Malori e alcol non c’entrano. Ecco perché si muore come mosche nelle strade di Milano



A Milano si continua a morire sulle strade con un ritmo e una frequenza che non hanno riscontri in nessuna delle altre metropoli europee e occidentali con cui la città dice di ambire a confrontarsi. 

Ad ogni morto (ieri tra l’altro è deceduto un turista, esattamente come avvenne un anno fa in Viale Umbria, aggiungendo alla tragedia un danno di immagine per la città) la filastrocca è la stessa. Il “malore”, la distrazione, il telefonino, addirittura l’alcol e la droga sono lo spauracchio facile del popolo che ignora come queste circostanze siano causa di meno del 6% degli incidenti complessivi. Qualche ora dopo il terribile schianto di Via Boccaccio dove è morto lo svizzero Stefan Ott un altro grave incidente è occorso in Via Paolo Sarpi: altri due morti che sono andati a sbattere contro un muro con una enorme Porsche la quale non ha dato loro speranze nonostante i dispositivi di sicurezza, gli airbag, e nonostante l’auto fosse un suv più simile ad un’autoblindo della Seconda Guerra Mondiale che ad una autovettura per spostarsi in piccole stradine di città.

Anche in questo caso la stessa musica: malore, distrazione, qualcuno (anche se è sempre un tabù) azzarda e parla di velocità.

---

- _Obiettivo 1_: Elenca tutte le strade di Milano nominate nell'articolo sulle morti in strada a Milano.
- _Obiettivo 2_: Riporta il passo dell'articolo sulle morti in strada a Milano che inizia con "A Milano si" e finisce con "ambire a confrontarsi.".
- _Obiettivo 3_: Continua l'articolo sulle morti in strada a Milano dopo la sua ultima frase.
L'elenco non ha niente a che fare con l'articolo.

- _Blocco dati_:
---

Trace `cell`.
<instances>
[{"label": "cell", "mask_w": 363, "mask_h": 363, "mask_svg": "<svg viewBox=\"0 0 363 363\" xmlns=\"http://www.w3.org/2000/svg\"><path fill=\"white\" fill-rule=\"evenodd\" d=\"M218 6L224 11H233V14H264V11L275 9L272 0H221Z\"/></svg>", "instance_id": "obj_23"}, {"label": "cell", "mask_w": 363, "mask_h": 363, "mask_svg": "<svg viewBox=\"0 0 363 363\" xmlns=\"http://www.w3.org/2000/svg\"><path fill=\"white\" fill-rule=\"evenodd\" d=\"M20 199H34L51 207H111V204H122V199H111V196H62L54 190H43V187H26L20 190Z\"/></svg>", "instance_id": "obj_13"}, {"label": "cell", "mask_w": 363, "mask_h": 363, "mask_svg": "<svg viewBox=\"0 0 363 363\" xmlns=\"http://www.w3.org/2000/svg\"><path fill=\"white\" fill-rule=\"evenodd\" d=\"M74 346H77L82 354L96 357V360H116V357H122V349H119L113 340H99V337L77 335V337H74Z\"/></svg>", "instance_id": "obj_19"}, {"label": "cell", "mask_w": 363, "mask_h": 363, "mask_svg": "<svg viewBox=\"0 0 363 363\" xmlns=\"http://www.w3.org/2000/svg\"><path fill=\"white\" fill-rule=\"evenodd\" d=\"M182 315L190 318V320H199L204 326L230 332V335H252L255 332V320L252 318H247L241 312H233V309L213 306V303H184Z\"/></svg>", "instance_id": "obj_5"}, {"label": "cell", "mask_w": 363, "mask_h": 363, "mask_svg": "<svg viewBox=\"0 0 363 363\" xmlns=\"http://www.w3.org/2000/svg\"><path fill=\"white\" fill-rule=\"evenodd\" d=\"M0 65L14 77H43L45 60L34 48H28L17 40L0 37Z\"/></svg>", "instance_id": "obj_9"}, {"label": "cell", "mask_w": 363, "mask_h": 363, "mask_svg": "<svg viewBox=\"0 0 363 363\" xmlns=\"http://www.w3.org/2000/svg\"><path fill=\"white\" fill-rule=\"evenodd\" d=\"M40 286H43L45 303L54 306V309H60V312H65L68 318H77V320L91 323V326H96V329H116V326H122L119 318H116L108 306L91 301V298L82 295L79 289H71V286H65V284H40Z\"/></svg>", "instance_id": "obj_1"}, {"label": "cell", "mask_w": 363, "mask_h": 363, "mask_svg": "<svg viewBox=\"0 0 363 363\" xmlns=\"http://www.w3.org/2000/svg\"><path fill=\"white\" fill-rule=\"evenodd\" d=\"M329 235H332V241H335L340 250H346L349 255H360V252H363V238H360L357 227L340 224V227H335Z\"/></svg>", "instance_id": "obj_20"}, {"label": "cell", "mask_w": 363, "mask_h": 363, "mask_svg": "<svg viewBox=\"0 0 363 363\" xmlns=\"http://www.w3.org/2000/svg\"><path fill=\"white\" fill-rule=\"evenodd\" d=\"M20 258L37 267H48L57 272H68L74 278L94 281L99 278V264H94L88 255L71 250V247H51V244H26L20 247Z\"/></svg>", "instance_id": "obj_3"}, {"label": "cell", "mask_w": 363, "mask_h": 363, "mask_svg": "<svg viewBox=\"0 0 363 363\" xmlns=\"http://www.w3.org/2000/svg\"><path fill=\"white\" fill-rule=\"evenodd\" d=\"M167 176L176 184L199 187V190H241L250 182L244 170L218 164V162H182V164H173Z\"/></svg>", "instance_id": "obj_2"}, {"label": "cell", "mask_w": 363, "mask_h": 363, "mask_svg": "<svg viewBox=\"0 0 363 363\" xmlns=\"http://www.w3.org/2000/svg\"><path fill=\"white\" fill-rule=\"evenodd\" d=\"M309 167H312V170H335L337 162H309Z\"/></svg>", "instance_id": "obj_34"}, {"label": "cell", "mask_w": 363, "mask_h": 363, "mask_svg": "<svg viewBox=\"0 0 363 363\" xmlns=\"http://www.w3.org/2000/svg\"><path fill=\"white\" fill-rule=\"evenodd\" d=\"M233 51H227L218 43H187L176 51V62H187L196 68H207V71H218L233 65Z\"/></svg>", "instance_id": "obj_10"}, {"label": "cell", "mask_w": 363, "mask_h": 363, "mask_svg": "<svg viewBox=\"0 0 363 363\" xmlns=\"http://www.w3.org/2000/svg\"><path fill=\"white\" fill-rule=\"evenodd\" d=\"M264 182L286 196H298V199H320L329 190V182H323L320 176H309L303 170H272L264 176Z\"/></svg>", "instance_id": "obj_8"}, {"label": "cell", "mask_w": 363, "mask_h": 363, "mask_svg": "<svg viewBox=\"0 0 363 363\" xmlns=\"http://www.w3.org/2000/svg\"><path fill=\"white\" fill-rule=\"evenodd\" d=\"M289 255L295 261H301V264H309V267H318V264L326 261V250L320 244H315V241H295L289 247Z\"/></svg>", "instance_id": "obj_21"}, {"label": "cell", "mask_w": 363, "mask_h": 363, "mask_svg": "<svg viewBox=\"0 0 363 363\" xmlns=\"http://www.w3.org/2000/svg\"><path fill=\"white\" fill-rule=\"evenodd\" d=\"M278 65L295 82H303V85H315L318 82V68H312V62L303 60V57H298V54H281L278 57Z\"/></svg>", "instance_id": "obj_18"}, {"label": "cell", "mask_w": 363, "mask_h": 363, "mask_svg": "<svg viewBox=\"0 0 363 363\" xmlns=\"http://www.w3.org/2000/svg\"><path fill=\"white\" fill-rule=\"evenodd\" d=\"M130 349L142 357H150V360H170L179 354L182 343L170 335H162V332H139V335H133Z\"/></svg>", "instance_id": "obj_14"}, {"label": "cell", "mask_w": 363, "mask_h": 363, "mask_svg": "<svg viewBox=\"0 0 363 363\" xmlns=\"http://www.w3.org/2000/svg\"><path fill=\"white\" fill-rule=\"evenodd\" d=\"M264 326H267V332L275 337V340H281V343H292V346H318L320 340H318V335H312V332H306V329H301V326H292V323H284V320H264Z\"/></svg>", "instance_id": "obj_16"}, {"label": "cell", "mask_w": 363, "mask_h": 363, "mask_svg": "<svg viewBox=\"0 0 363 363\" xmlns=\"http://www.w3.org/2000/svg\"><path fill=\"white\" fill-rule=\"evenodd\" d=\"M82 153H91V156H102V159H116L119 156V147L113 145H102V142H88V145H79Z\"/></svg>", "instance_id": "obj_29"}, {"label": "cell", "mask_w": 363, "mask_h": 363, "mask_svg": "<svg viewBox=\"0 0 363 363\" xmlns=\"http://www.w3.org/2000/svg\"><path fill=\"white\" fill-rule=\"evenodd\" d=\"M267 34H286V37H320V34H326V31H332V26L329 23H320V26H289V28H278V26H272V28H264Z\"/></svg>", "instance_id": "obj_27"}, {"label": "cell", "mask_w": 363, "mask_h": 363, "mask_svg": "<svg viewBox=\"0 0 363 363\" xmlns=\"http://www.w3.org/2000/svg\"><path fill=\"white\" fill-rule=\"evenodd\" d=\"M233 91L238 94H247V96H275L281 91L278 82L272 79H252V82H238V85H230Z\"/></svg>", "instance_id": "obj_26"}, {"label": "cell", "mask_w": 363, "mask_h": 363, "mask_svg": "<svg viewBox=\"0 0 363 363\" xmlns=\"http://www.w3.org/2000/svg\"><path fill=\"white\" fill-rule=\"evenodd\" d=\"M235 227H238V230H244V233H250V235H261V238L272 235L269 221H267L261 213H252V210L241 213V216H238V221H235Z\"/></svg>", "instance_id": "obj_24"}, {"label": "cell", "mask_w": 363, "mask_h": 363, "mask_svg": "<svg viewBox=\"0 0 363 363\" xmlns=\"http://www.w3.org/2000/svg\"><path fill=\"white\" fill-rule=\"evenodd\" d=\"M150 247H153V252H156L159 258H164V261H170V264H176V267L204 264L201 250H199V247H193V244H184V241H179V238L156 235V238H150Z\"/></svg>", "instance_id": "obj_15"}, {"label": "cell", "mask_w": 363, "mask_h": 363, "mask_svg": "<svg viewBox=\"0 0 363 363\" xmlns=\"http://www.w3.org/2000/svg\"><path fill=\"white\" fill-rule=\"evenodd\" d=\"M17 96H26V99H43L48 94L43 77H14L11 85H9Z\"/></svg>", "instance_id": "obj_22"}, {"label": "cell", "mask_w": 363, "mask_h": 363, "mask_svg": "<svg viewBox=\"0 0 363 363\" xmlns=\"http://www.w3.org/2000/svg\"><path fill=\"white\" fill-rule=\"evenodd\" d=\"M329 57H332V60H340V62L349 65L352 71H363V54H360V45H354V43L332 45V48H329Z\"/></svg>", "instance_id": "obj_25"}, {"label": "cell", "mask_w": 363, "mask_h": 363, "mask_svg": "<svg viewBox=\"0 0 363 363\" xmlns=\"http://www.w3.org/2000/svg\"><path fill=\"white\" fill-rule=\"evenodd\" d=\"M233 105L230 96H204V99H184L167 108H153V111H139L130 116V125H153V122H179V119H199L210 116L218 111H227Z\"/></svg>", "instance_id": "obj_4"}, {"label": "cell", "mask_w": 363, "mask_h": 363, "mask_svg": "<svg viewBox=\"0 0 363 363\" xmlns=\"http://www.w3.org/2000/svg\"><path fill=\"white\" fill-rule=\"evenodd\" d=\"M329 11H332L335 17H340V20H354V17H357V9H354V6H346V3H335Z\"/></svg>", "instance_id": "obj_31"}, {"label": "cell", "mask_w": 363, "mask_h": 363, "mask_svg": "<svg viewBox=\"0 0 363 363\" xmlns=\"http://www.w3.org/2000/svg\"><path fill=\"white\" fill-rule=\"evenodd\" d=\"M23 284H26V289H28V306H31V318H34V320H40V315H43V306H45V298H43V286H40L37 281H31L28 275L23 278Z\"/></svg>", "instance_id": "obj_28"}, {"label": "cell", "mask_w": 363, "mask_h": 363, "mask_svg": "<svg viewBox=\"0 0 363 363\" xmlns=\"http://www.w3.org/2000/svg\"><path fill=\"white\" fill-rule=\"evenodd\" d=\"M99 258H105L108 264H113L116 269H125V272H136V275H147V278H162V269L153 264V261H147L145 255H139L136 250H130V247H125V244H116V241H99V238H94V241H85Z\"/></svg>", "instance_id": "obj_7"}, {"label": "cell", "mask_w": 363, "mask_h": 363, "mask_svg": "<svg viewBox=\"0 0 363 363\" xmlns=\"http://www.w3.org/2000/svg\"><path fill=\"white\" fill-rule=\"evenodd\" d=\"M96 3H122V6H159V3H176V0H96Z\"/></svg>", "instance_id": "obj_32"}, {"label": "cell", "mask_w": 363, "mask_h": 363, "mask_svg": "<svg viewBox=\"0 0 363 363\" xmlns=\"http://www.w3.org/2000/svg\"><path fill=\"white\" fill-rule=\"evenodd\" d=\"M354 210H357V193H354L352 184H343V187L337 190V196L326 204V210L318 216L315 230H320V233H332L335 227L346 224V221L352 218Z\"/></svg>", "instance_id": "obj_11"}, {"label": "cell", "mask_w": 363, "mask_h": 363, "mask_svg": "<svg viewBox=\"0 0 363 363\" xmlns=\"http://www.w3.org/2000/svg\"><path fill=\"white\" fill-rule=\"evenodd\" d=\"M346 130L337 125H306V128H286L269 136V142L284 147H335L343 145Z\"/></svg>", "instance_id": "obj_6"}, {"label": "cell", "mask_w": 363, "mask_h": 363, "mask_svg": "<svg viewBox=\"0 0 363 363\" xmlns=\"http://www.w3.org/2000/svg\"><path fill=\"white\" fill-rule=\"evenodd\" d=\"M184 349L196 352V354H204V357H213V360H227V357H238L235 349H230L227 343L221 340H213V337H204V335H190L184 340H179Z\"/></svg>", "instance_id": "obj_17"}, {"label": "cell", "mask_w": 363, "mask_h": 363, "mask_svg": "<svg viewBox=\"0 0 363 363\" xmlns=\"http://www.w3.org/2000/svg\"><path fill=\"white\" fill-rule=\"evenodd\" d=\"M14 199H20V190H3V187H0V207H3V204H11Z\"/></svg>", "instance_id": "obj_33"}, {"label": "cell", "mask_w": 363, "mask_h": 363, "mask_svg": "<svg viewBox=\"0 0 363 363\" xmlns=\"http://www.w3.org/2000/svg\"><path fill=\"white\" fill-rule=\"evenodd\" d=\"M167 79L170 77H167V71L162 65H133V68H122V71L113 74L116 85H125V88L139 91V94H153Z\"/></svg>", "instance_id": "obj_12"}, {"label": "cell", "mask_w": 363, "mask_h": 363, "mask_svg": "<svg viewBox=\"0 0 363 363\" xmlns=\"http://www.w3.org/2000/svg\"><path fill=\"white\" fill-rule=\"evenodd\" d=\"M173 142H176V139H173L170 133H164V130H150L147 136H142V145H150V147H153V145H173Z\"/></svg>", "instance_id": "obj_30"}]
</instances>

---

- _Risposta scritta 1_: Viale Umbria, Via Boccaccio, Via Paolo Sarpi

- _Risposta scritta 2_:
A Milano si continua a morire sulle strade con un ritmo e una frequenza che non hanno riscontri in nessuna delle altre metropoli europee e occidentali con cui la città dice di ambire a confrontarsi.

- _Risposta scritta 3_:
Ora, visto che è indubbio che il problema dell’incidentalità a Milano non sono i “malori”, non sono le distrazioni, non sono i telefonini e non è di certo chissà quale anomalo consumo di alcol o droga, resta la velocità. Già, ma il problema dell’eccesso di velocità nelle strade urbane lo possiamo risolvere solo se lo osserviamo dalla prospettiva corretta ponendoci l’idonea domanda: come limitare la velocità a monte invece che a valle? Come scoraggiare l’eccesso di velocità prima che si materializzi e non a valle con costosi controlli e improbabili sanzioni?

Una scelta dotata di una certa efficacia è quella bolognese: limite a 30 all’ora in tutta la città e via andare. I risultati dei primi 6 mesi sono eloquenti: calo di mortalità e calo di incidentalità. Tuttavia c’è una strada ancor più efficace, adottata dovunque senza distinzioni, che riguarda il modo con cui progettiamo e disegniamo le strade. Basta osservare Via Boccaccio nel punto in cui è successo il fattaccio di ieri per riuscire ad elencare quante pecche questa strada dimostri di avere. E allora elenchiamo qualche elemento che costituisce la ordinarietà del “traffic calming” dovunque in Europa e che manca clamorosamente da noi:

La carreggiata

Oltre 4 metri di carreggiata per ogni senso di marcia fanno di Via Boccaccio una specie di irragionevole superstrada urbana. Sono dimensioni senza una logica e senza un senso, ben oltre ai livelli minimi imposti dal Codice della Strada. Strade larghe oltre alle necessità sono strade che mettono in pericolo gli utenti della strada stessa e incoraggiano ad accelerare: le dimensioni anomale restituiscono infatti un’illusione ottica per cui non ci si rende conto di andare forte. Infine carreggiate così larghe invitano alla sosta in doppia fila che rappresenta una autentica piaga per la sicurezza stradale.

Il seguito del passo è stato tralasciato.